Minister of the Interior
- In office 16 March 1923 – 15 June 1923
- President: Arturo Alessandri
- Preceded by: Francisco Garcés Gana
- Succeeded by: Carlos Ruiz Bahamonde

Minister of War
- In office 8 January 1916 – 3 July 1916
- President: Juan Luis Sanfuentes
- Preceded by: Salvador Vergara
- Succeeded by: Jorge Boonen

Member of the Chamber of Deputies
- In office 15 May 1915 – 15 May 1924
- Constituency: Mariluán and Collipulli
- In office 15 May 1909 – 15 May 1915
- Constituency: Temuco, Imperial and Llaima

Personal details
- Born: 10 May 1884 Santiago, Chile
- Died: 24 March 1946 (aged 61) Santiago, Chile
- Spouse: Amelia Pinto
- Education: Libertador Bernardo O'Higgins Military Academy
- Profession: Officer

= Cornelio Saavedra Montt =

Chilean politician

Cornelio Saavedra Montt (20 May 1884 – 24 March 1946) was a Chilean politician who served as a minister.
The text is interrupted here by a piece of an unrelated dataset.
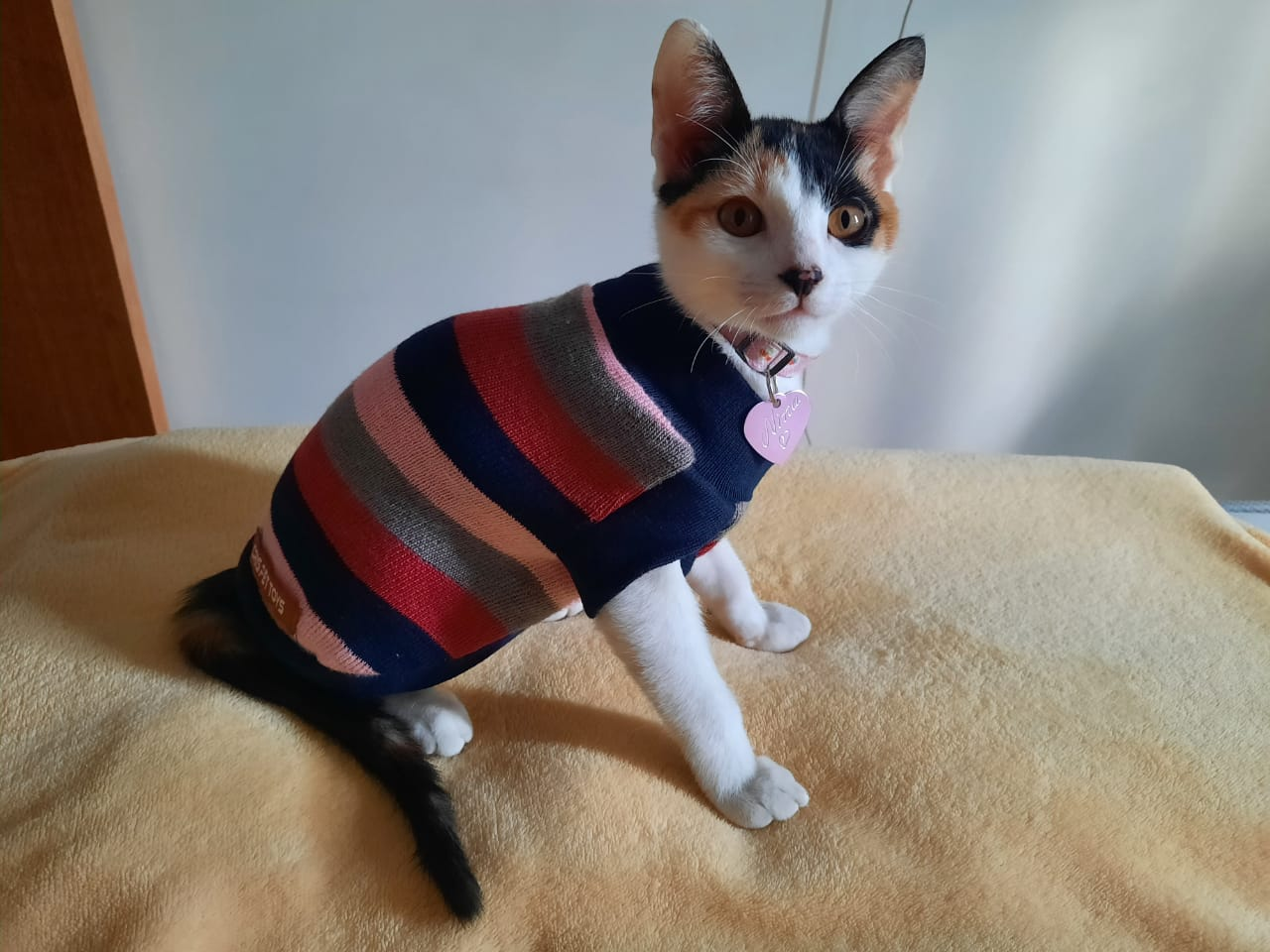 Foto mostra gatinho com roupa listrada vermelha e preta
Alongside his parliamentary career, Saavedra held several cabinet positions. Under President Ramón Barros Luco, he served as Minister of Industry and Public Works from December 1914 to June 1915. He was Minister of War and Navy under Juan Luis Sanfuentes from January to July 1916.

During the presidency of Arturo Alessandri, he served twice as Minister of the Interior, from March to June 1923 and from March to July 1924. He also briefly served as acting Minister of Industry, Public Works and Railways in 1924.
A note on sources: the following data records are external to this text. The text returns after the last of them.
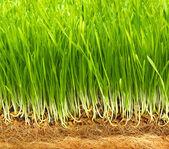 Healthy grass — Stock Photo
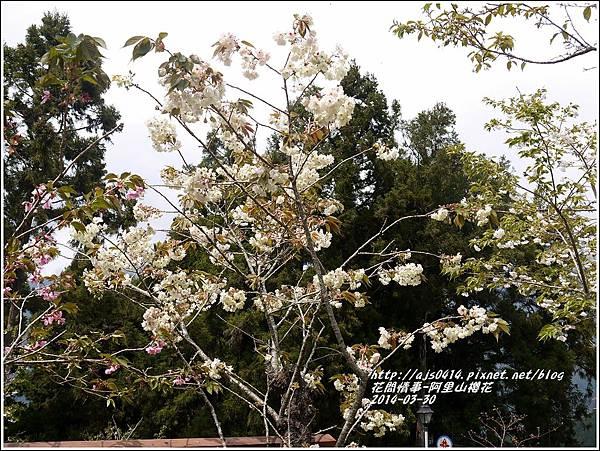 2014-04-阿里山櫻花6.jpg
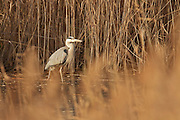 Grey heron standing on ice on a late winter's evening, lit by the sun amongst reeds.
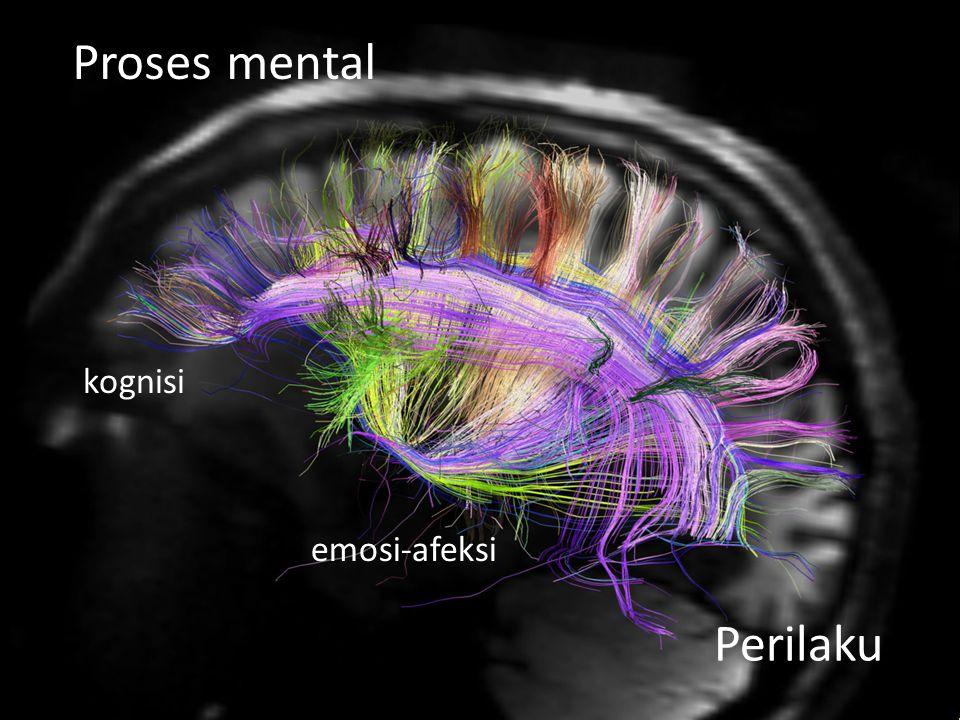 kognisi emosi-afeksi Perilaku Proses mental
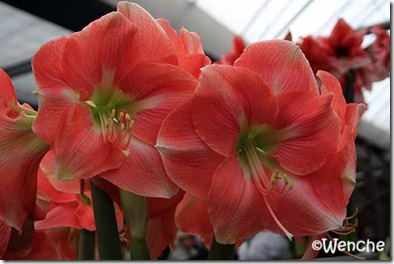 Hippeastrum-Rosalie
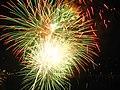 Fireworks, Niagara Falls (460406) (9449420786).jpg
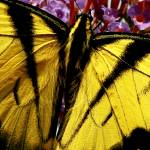 """Yellow Tiger Swallowtail Butterfly"" by PhotographsByCarolFAustin"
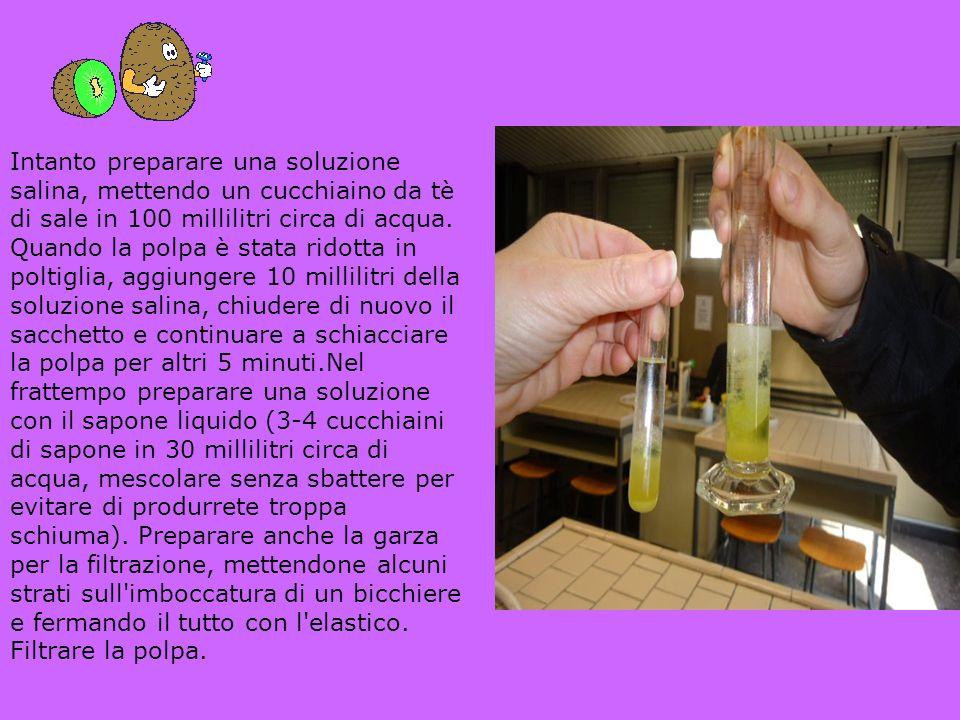 Intanto preparare una soluzione salina, mettendo un cucchiaino da tè di sale in 100 millilitri circa di acqua.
After leaving politics in 1926, Saavedra returned to business. He headed Saavedra Bénard y Cía., a commercial firm founded by his father, and served as a director of the Corporación de Ventas de Salitre y Yodo and the Compañía de Teléfonos de Chile. He was also president of the company that published La Nación.

His decorations included the Order of Isabella the Catholic and the Order of the Crown of Italy. He was also a member and former director of the Club de la Unión and a member of the Club Hípico de Santiago.

== Early life and career ==
Saavedra was born in Valparaíso on 10 May 1884, the son of politician Cornelio Saavedra Rivera and Eufemia Montt Saavedra. He studied at the Sacred Hearts School of Valparaíso and later attended the Military Academy in Santiago. He married Amelia Pinto Correa, with whom he had seven children.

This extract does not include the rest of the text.